AIM OF THE EXERCISE:
From the passage on the open-and-obvious doctrine, print word for word the portion starting at "Under the open-and-obvious" and ending at "N.E.2d at 506.".

# START OF EXCERPTED PASSAGE

Under the open-and-obvious doctrine, an owner or occupier of property owes no duty to warn invitees of hazardous conditions that are open and obvious. Simmers v. Bentley Constr. Co. (1992), 64 Ohio St.3d 642, 644, 597 N.E.2d 504, 506. The rationale behind this doctrine is that the open-and-obvious nature of the hazard itself serves as a warning. Thus, the owner or occupier may reasonably expect that persons entering the premises will discover those dangers and take appropriate measures to protect themselves. Simmers, 64 Ohio St.3d at 644, 597 N.E.2d at 506.

The application of comparative negligence principles, on the other hand, requires the factfinder to apportion the percentage of each party's negligence that proximately caused the plaintiff's damages. See R.C. 2315.19(A)(2). Ordinarily, this is an issue best determined by the jury unless the evidence is so compelling that reasonable minds can reach but one conclusion. Simmers, 64 Ohio St.3d at 646, 597 N.E.2d at 507-508. In such a case, summary judgment is appropriate if the only conclusion a reasonable trier of fact could reach is that the plaintiff was over fifty percent negligent so as to bar recovery under comparative negligence principles. See, e.g., Hayes v. Wendy's Internatl., Inc. (Feb. 16, 1999), Warren App. No. CA98-07-074, unreported, 1999 WL 74602; see, also, Basar v. Steel Serv. Plus (Apr. 27, 2000), Cuyahoga App. No. 77091, unreported, 2000 WL 502875 (McMonagle, J., concurring); Wilson v. PNC Bank, N.A. (May 5, 2000), Hamilton App. No. C-990727, unreported, 2000 WL 543813 (Painter, J., concurring in judgment only).

# END OF EXCERPTED PASSAGE
# START OF PROVIDED MATERIAL

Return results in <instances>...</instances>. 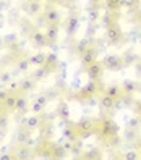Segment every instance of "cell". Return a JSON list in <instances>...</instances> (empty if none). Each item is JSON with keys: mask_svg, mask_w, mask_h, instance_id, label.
<instances>
[{"mask_svg": "<svg viewBox=\"0 0 141 160\" xmlns=\"http://www.w3.org/2000/svg\"><path fill=\"white\" fill-rule=\"evenodd\" d=\"M31 136V133H29V129H26L24 126L18 131L16 133V142H18V146H23V144H26V141H28V138Z\"/></svg>", "mask_w": 141, "mask_h": 160, "instance_id": "cell-23", "label": "cell"}, {"mask_svg": "<svg viewBox=\"0 0 141 160\" xmlns=\"http://www.w3.org/2000/svg\"><path fill=\"white\" fill-rule=\"evenodd\" d=\"M135 105H136V115H139V117H141V100H138V102L135 103Z\"/></svg>", "mask_w": 141, "mask_h": 160, "instance_id": "cell-46", "label": "cell"}, {"mask_svg": "<svg viewBox=\"0 0 141 160\" xmlns=\"http://www.w3.org/2000/svg\"><path fill=\"white\" fill-rule=\"evenodd\" d=\"M96 92H97V82L96 81H88L84 84V88L80 91V99H89Z\"/></svg>", "mask_w": 141, "mask_h": 160, "instance_id": "cell-9", "label": "cell"}, {"mask_svg": "<svg viewBox=\"0 0 141 160\" xmlns=\"http://www.w3.org/2000/svg\"><path fill=\"white\" fill-rule=\"evenodd\" d=\"M80 150H81V146L73 142V147H71V150H70V152H71V154H80Z\"/></svg>", "mask_w": 141, "mask_h": 160, "instance_id": "cell-45", "label": "cell"}, {"mask_svg": "<svg viewBox=\"0 0 141 160\" xmlns=\"http://www.w3.org/2000/svg\"><path fill=\"white\" fill-rule=\"evenodd\" d=\"M78 28H80V20L76 16H70L68 18V23H67V34L68 36H73L75 32L78 31Z\"/></svg>", "mask_w": 141, "mask_h": 160, "instance_id": "cell-21", "label": "cell"}, {"mask_svg": "<svg viewBox=\"0 0 141 160\" xmlns=\"http://www.w3.org/2000/svg\"><path fill=\"white\" fill-rule=\"evenodd\" d=\"M59 62V55L55 53V52H50V53H45V68L49 70L50 67L54 68L55 65H57Z\"/></svg>", "mask_w": 141, "mask_h": 160, "instance_id": "cell-27", "label": "cell"}, {"mask_svg": "<svg viewBox=\"0 0 141 160\" xmlns=\"http://www.w3.org/2000/svg\"><path fill=\"white\" fill-rule=\"evenodd\" d=\"M62 147H63L65 150H67V152H70V150H71V147H73V142H71V141H65Z\"/></svg>", "mask_w": 141, "mask_h": 160, "instance_id": "cell-44", "label": "cell"}, {"mask_svg": "<svg viewBox=\"0 0 141 160\" xmlns=\"http://www.w3.org/2000/svg\"><path fill=\"white\" fill-rule=\"evenodd\" d=\"M99 18H101V10H99V7L91 5L89 10H88V20H89V23H96Z\"/></svg>", "mask_w": 141, "mask_h": 160, "instance_id": "cell-24", "label": "cell"}, {"mask_svg": "<svg viewBox=\"0 0 141 160\" xmlns=\"http://www.w3.org/2000/svg\"><path fill=\"white\" fill-rule=\"evenodd\" d=\"M7 125H8V120H7V112H0V129H3V128H7Z\"/></svg>", "mask_w": 141, "mask_h": 160, "instance_id": "cell-40", "label": "cell"}, {"mask_svg": "<svg viewBox=\"0 0 141 160\" xmlns=\"http://www.w3.org/2000/svg\"><path fill=\"white\" fill-rule=\"evenodd\" d=\"M59 115L62 120H70V107H68V103H60L59 105Z\"/></svg>", "mask_w": 141, "mask_h": 160, "instance_id": "cell-32", "label": "cell"}, {"mask_svg": "<svg viewBox=\"0 0 141 160\" xmlns=\"http://www.w3.org/2000/svg\"><path fill=\"white\" fill-rule=\"evenodd\" d=\"M12 79H13V76H12V73H10V71L0 73V82H2V84H8Z\"/></svg>", "mask_w": 141, "mask_h": 160, "instance_id": "cell-38", "label": "cell"}, {"mask_svg": "<svg viewBox=\"0 0 141 160\" xmlns=\"http://www.w3.org/2000/svg\"><path fill=\"white\" fill-rule=\"evenodd\" d=\"M31 42H33V45L39 47V49H42V47H45L47 44H49V41H47L44 31H34L31 34Z\"/></svg>", "mask_w": 141, "mask_h": 160, "instance_id": "cell-11", "label": "cell"}, {"mask_svg": "<svg viewBox=\"0 0 141 160\" xmlns=\"http://www.w3.org/2000/svg\"><path fill=\"white\" fill-rule=\"evenodd\" d=\"M8 94H10V92H8L7 89H0V103H3V100L7 99Z\"/></svg>", "mask_w": 141, "mask_h": 160, "instance_id": "cell-43", "label": "cell"}, {"mask_svg": "<svg viewBox=\"0 0 141 160\" xmlns=\"http://www.w3.org/2000/svg\"><path fill=\"white\" fill-rule=\"evenodd\" d=\"M115 131H117L115 125L112 123L109 118H106L104 121H102V129H101V133L104 134V136H114V134H115Z\"/></svg>", "mask_w": 141, "mask_h": 160, "instance_id": "cell-20", "label": "cell"}, {"mask_svg": "<svg viewBox=\"0 0 141 160\" xmlns=\"http://www.w3.org/2000/svg\"><path fill=\"white\" fill-rule=\"evenodd\" d=\"M44 32H45L47 41L54 44V42H57L59 37H60V28H59V24H47V29Z\"/></svg>", "mask_w": 141, "mask_h": 160, "instance_id": "cell-10", "label": "cell"}, {"mask_svg": "<svg viewBox=\"0 0 141 160\" xmlns=\"http://www.w3.org/2000/svg\"><path fill=\"white\" fill-rule=\"evenodd\" d=\"M44 20L47 24H60L62 23V13L57 7L49 5L44 12Z\"/></svg>", "mask_w": 141, "mask_h": 160, "instance_id": "cell-2", "label": "cell"}, {"mask_svg": "<svg viewBox=\"0 0 141 160\" xmlns=\"http://www.w3.org/2000/svg\"><path fill=\"white\" fill-rule=\"evenodd\" d=\"M47 73H49V70H47L45 67H39V68H36V71L33 73V79H44L47 76Z\"/></svg>", "mask_w": 141, "mask_h": 160, "instance_id": "cell-33", "label": "cell"}, {"mask_svg": "<svg viewBox=\"0 0 141 160\" xmlns=\"http://www.w3.org/2000/svg\"><path fill=\"white\" fill-rule=\"evenodd\" d=\"M62 136L65 141H71V142H75V141L78 139V131L75 126H65L63 131H62Z\"/></svg>", "mask_w": 141, "mask_h": 160, "instance_id": "cell-19", "label": "cell"}, {"mask_svg": "<svg viewBox=\"0 0 141 160\" xmlns=\"http://www.w3.org/2000/svg\"><path fill=\"white\" fill-rule=\"evenodd\" d=\"M15 107H16V94H8L2 103V110L7 113H12V112H15Z\"/></svg>", "mask_w": 141, "mask_h": 160, "instance_id": "cell-16", "label": "cell"}, {"mask_svg": "<svg viewBox=\"0 0 141 160\" xmlns=\"http://www.w3.org/2000/svg\"><path fill=\"white\" fill-rule=\"evenodd\" d=\"M47 103H49V99H47V96H45V94H41V96H37V97H36V100L31 103L29 110L33 112V113L39 115L41 112L47 107Z\"/></svg>", "mask_w": 141, "mask_h": 160, "instance_id": "cell-7", "label": "cell"}, {"mask_svg": "<svg viewBox=\"0 0 141 160\" xmlns=\"http://www.w3.org/2000/svg\"><path fill=\"white\" fill-rule=\"evenodd\" d=\"M106 37H107L109 44L117 45V44H120V42H122V39H123V34H122V29H120V28L114 23L112 26L106 28Z\"/></svg>", "mask_w": 141, "mask_h": 160, "instance_id": "cell-3", "label": "cell"}, {"mask_svg": "<svg viewBox=\"0 0 141 160\" xmlns=\"http://www.w3.org/2000/svg\"><path fill=\"white\" fill-rule=\"evenodd\" d=\"M138 0H120V7H125V8H130V7H135Z\"/></svg>", "mask_w": 141, "mask_h": 160, "instance_id": "cell-41", "label": "cell"}, {"mask_svg": "<svg viewBox=\"0 0 141 160\" xmlns=\"http://www.w3.org/2000/svg\"><path fill=\"white\" fill-rule=\"evenodd\" d=\"M34 88H36V81H34L33 78H24V79H20V92L28 94V92L34 91Z\"/></svg>", "mask_w": 141, "mask_h": 160, "instance_id": "cell-18", "label": "cell"}, {"mask_svg": "<svg viewBox=\"0 0 141 160\" xmlns=\"http://www.w3.org/2000/svg\"><path fill=\"white\" fill-rule=\"evenodd\" d=\"M138 91H141V82H138Z\"/></svg>", "mask_w": 141, "mask_h": 160, "instance_id": "cell-49", "label": "cell"}, {"mask_svg": "<svg viewBox=\"0 0 141 160\" xmlns=\"http://www.w3.org/2000/svg\"><path fill=\"white\" fill-rule=\"evenodd\" d=\"M94 62H97V50L91 45L89 49H86V50L81 53V63H83L84 68H88L89 65L94 63Z\"/></svg>", "mask_w": 141, "mask_h": 160, "instance_id": "cell-6", "label": "cell"}, {"mask_svg": "<svg viewBox=\"0 0 141 160\" xmlns=\"http://www.w3.org/2000/svg\"><path fill=\"white\" fill-rule=\"evenodd\" d=\"M122 60H123V65L128 67V65H135L138 62V55L133 52H127L125 55H122Z\"/></svg>", "mask_w": 141, "mask_h": 160, "instance_id": "cell-28", "label": "cell"}, {"mask_svg": "<svg viewBox=\"0 0 141 160\" xmlns=\"http://www.w3.org/2000/svg\"><path fill=\"white\" fill-rule=\"evenodd\" d=\"M31 103H29V99H28L24 94H16V107H15V112H18V113L24 115L28 110H29Z\"/></svg>", "mask_w": 141, "mask_h": 160, "instance_id": "cell-8", "label": "cell"}, {"mask_svg": "<svg viewBox=\"0 0 141 160\" xmlns=\"http://www.w3.org/2000/svg\"><path fill=\"white\" fill-rule=\"evenodd\" d=\"M29 68H31V63H29V58L26 57H21L20 60L16 62V70L20 71V73H26V71H29Z\"/></svg>", "mask_w": 141, "mask_h": 160, "instance_id": "cell-22", "label": "cell"}, {"mask_svg": "<svg viewBox=\"0 0 141 160\" xmlns=\"http://www.w3.org/2000/svg\"><path fill=\"white\" fill-rule=\"evenodd\" d=\"M49 3H55V2H59V0H47Z\"/></svg>", "mask_w": 141, "mask_h": 160, "instance_id": "cell-47", "label": "cell"}, {"mask_svg": "<svg viewBox=\"0 0 141 160\" xmlns=\"http://www.w3.org/2000/svg\"><path fill=\"white\" fill-rule=\"evenodd\" d=\"M41 8H42V5L39 0H29L28 2V13L29 15H37L41 12Z\"/></svg>", "mask_w": 141, "mask_h": 160, "instance_id": "cell-25", "label": "cell"}, {"mask_svg": "<svg viewBox=\"0 0 141 160\" xmlns=\"http://www.w3.org/2000/svg\"><path fill=\"white\" fill-rule=\"evenodd\" d=\"M29 63H31V67H36V68H39V67H45V52H36L33 55H29Z\"/></svg>", "mask_w": 141, "mask_h": 160, "instance_id": "cell-15", "label": "cell"}, {"mask_svg": "<svg viewBox=\"0 0 141 160\" xmlns=\"http://www.w3.org/2000/svg\"><path fill=\"white\" fill-rule=\"evenodd\" d=\"M102 73H104V67H102L101 62H94L86 68V74H88L89 81H96L97 82L102 78Z\"/></svg>", "mask_w": 141, "mask_h": 160, "instance_id": "cell-4", "label": "cell"}, {"mask_svg": "<svg viewBox=\"0 0 141 160\" xmlns=\"http://www.w3.org/2000/svg\"><path fill=\"white\" fill-rule=\"evenodd\" d=\"M102 24H104L106 28H109V26L114 24V23H112V13H110V12H107L104 16H102Z\"/></svg>", "mask_w": 141, "mask_h": 160, "instance_id": "cell-39", "label": "cell"}, {"mask_svg": "<svg viewBox=\"0 0 141 160\" xmlns=\"http://www.w3.org/2000/svg\"><path fill=\"white\" fill-rule=\"evenodd\" d=\"M123 138L128 141V142H135V141L138 139V133H136V129H128L123 133Z\"/></svg>", "mask_w": 141, "mask_h": 160, "instance_id": "cell-36", "label": "cell"}, {"mask_svg": "<svg viewBox=\"0 0 141 160\" xmlns=\"http://www.w3.org/2000/svg\"><path fill=\"white\" fill-rule=\"evenodd\" d=\"M139 129H141V126H139Z\"/></svg>", "mask_w": 141, "mask_h": 160, "instance_id": "cell-53", "label": "cell"}, {"mask_svg": "<svg viewBox=\"0 0 141 160\" xmlns=\"http://www.w3.org/2000/svg\"><path fill=\"white\" fill-rule=\"evenodd\" d=\"M122 88V92H123V96H128V94H135L138 91V81L135 79H123L120 84Z\"/></svg>", "mask_w": 141, "mask_h": 160, "instance_id": "cell-12", "label": "cell"}, {"mask_svg": "<svg viewBox=\"0 0 141 160\" xmlns=\"http://www.w3.org/2000/svg\"><path fill=\"white\" fill-rule=\"evenodd\" d=\"M13 154H15V160H33V158H34L33 149H31V147H28L26 144L18 146Z\"/></svg>", "mask_w": 141, "mask_h": 160, "instance_id": "cell-5", "label": "cell"}, {"mask_svg": "<svg viewBox=\"0 0 141 160\" xmlns=\"http://www.w3.org/2000/svg\"><path fill=\"white\" fill-rule=\"evenodd\" d=\"M110 160H114V158H110Z\"/></svg>", "mask_w": 141, "mask_h": 160, "instance_id": "cell-52", "label": "cell"}, {"mask_svg": "<svg viewBox=\"0 0 141 160\" xmlns=\"http://www.w3.org/2000/svg\"><path fill=\"white\" fill-rule=\"evenodd\" d=\"M102 67L106 70H110V71H120L123 70V60H122V55H117V53H109L104 57V60L101 62Z\"/></svg>", "mask_w": 141, "mask_h": 160, "instance_id": "cell-1", "label": "cell"}, {"mask_svg": "<svg viewBox=\"0 0 141 160\" xmlns=\"http://www.w3.org/2000/svg\"><path fill=\"white\" fill-rule=\"evenodd\" d=\"M104 94L109 96V97H112V99H120L122 96H123L120 84H109V86L106 88V91H104Z\"/></svg>", "mask_w": 141, "mask_h": 160, "instance_id": "cell-17", "label": "cell"}, {"mask_svg": "<svg viewBox=\"0 0 141 160\" xmlns=\"http://www.w3.org/2000/svg\"><path fill=\"white\" fill-rule=\"evenodd\" d=\"M94 121L91 118H81L76 125H75V128H76L78 134L80 133H86V131H94Z\"/></svg>", "mask_w": 141, "mask_h": 160, "instance_id": "cell-14", "label": "cell"}, {"mask_svg": "<svg viewBox=\"0 0 141 160\" xmlns=\"http://www.w3.org/2000/svg\"><path fill=\"white\" fill-rule=\"evenodd\" d=\"M91 47V41L88 39V37H83V39L78 42V45H76V50L80 52V53H83L86 49H89Z\"/></svg>", "mask_w": 141, "mask_h": 160, "instance_id": "cell-35", "label": "cell"}, {"mask_svg": "<svg viewBox=\"0 0 141 160\" xmlns=\"http://www.w3.org/2000/svg\"><path fill=\"white\" fill-rule=\"evenodd\" d=\"M0 112H2V103H0Z\"/></svg>", "mask_w": 141, "mask_h": 160, "instance_id": "cell-51", "label": "cell"}, {"mask_svg": "<svg viewBox=\"0 0 141 160\" xmlns=\"http://www.w3.org/2000/svg\"><path fill=\"white\" fill-rule=\"evenodd\" d=\"M67 154H68V152H67V150H65L62 146H57V147L52 150V158H54V160H63Z\"/></svg>", "mask_w": 141, "mask_h": 160, "instance_id": "cell-31", "label": "cell"}, {"mask_svg": "<svg viewBox=\"0 0 141 160\" xmlns=\"http://www.w3.org/2000/svg\"><path fill=\"white\" fill-rule=\"evenodd\" d=\"M139 158H141V154L136 149H130V150H127V152H123V155H122V160H139Z\"/></svg>", "mask_w": 141, "mask_h": 160, "instance_id": "cell-30", "label": "cell"}, {"mask_svg": "<svg viewBox=\"0 0 141 160\" xmlns=\"http://www.w3.org/2000/svg\"><path fill=\"white\" fill-rule=\"evenodd\" d=\"M106 7L110 13L120 10V0H106Z\"/></svg>", "mask_w": 141, "mask_h": 160, "instance_id": "cell-34", "label": "cell"}, {"mask_svg": "<svg viewBox=\"0 0 141 160\" xmlns=\"http://www.w3.org/2000/svg\"><path fill=\"white\" fill-rule=\"evenodd\" d=\"M139 126H141V117L139 115H135V117H131L128 121H127V128L128 129H139Z\"/></svg>", "mask_w": 141, "mask_h": 160, "instance_id": "cell-29", "label": "cell"}, {"mask_svg": "<svg viewBox=\"0 0 141 160\" xmlns=\"http://www.w3.org/2000/svg\"><path fill=\"white\" fill-rule=\"evenodd\" d=\"M23 126H24L26 129H29V131L37 129V128L41 126V117L36 115V113H33V115H29V117H26L24 121H23Z\"/></svg>", "mask_w": 141, "mask_h": 160, "instance_id": "cell-13", "label": "cell"}, {"mask_svg": "<svg viewBox=\"0 0 141 160\" xmlns=\"http://www.w3.org/2000/svg\"><path fill=\"white\" fill-rule=\"evenodd\" d=\"M0 24H2V15H0Z\"/></svg>", "mask_w": 141, "mask_h": 160, "instance_id": "cell-50", "label": "cell"}, {"mask_svg": "<svg viewBox=\"0 0 141 160\" xmlns=\"http://www.w3.org/2000/svg\"><path fill=\"white\" fill-rule=\"evenodd\" d=\"M99 103H101V107L104 108V110H110V108L115 107V99H112V97H109V96H106V94H104V96L101 97V102Z\"/></svg>", "mask_w": 141, "mask_h": 160, "instance_id": "cell-26", "label": "cell"}, {"mask_svg": "<svg viewBox=\"0 0 141 160\" xmlns=\"http://www.w3.org/2000/svg\"><path fill=\"white\" fill-rule=\"evenodd\" d=\"M3 47V39H0V49Z\"/></svg>", "mask_w": 141, "mask_h": 160, "instance_id": "cell-48", "label": "cell"}, {"mask_svg": "<svg viewBox=\"0 0 141 160\" xmlns=\"http://www.w3.org/2000/svg\"><path fill=\"white\" fill-rule=\"evenodd\" d=\"M8 92H10V94H18V92H20V81H10V82H8V89H7Z\"/></svg>", "mask_w": 141, "mask_h": 160, "instance_id": "cell-37", "label": "cell"}, {"mask_svg": "<svg viewBox=\"0 0 141 160\" xmlns=\"http://www.w3.org/2000/svg\"><path fill=\"white\" fill-rule=\"evenodd\" d=\"M0 160H15V154L13 152H2L0 154Z\"/></svg>", "mask_w": 141, "mask_h": 160, "instance_id": "cell-42", "label": "cell"}]
</instances>
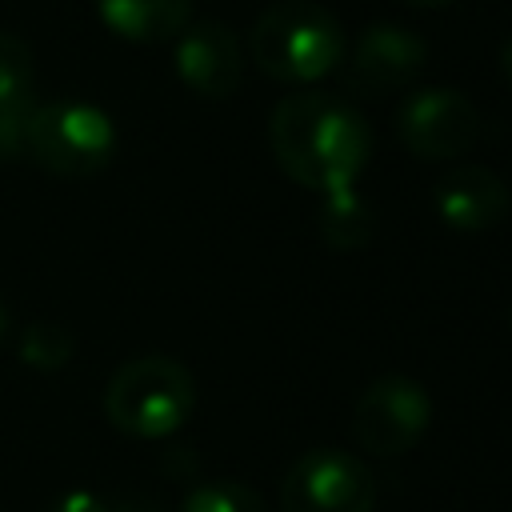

# END OF PROVIDED MATERIAL

EXERCISE OUTPUT:
Under the open-and-obvious doctrine, an owner or occupier of property owes no duty to warn invitees of hazardous conditions that are open and obvious. Simmers v. Bentley Constr. Co. (1992), 64 Ohio St.3d 642, 644, 597 N.E.2d 504, 506. The rationale behind this doctrine is that the open-and-obvious nature of the hazard itself serves as a warning. Thus, the owner or occupier may reasonably expect that persons entering the premises will discover those dangers and take appropriate measures to protect themselves. Simmers, 64 Ohio St.3d at 644, 597 N.E.2d at 506.